_Stored dataset items:_

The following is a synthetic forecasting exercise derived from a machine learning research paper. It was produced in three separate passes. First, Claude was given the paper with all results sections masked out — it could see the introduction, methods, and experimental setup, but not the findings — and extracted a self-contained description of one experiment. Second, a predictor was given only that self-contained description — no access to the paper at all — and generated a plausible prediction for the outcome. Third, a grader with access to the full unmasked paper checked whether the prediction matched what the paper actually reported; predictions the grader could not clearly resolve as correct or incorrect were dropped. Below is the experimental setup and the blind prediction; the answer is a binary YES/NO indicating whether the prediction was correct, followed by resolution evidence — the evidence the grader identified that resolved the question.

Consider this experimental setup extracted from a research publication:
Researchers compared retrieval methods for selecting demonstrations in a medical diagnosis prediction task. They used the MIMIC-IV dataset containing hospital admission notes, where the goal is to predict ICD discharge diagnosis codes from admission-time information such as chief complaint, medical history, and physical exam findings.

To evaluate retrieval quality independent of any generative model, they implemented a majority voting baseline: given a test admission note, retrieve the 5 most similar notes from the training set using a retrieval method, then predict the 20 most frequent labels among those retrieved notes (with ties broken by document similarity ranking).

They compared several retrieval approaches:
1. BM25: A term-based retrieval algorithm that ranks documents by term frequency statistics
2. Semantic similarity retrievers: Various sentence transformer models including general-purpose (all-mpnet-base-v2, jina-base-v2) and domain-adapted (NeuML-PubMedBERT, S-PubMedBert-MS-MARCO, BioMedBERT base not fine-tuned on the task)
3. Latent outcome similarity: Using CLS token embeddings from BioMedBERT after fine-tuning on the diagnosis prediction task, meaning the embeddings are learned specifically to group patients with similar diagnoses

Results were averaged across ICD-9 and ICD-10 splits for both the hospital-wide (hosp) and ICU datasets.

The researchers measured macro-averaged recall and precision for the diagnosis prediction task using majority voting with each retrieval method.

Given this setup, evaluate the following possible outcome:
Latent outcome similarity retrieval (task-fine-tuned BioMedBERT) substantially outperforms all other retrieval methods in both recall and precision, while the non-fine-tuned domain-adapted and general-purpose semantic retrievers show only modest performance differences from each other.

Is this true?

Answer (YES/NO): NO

_WORK TO COMPLETE:_
Please write out exactly the line containing "The researchers measured" and every line after it through the end of the records, nothing more.

_WRITTEN SOLUTION:_
The researchers measured macro-averaged recall and precision for the diagnosis prediction task using majority voting with each retrieval method.

Given this setup, evaluate the following possible outcome:
Latent outcome similarity retrieval (task-fine-tuned BioMedBERT) substantially outperforms all other retrieval methods in both recall and precision, while the non-fine-tuned domain-adapted and general-purpose semantic retrievers show only modest performance differences from each other.

Is this true?

Answer (YES/NO): NO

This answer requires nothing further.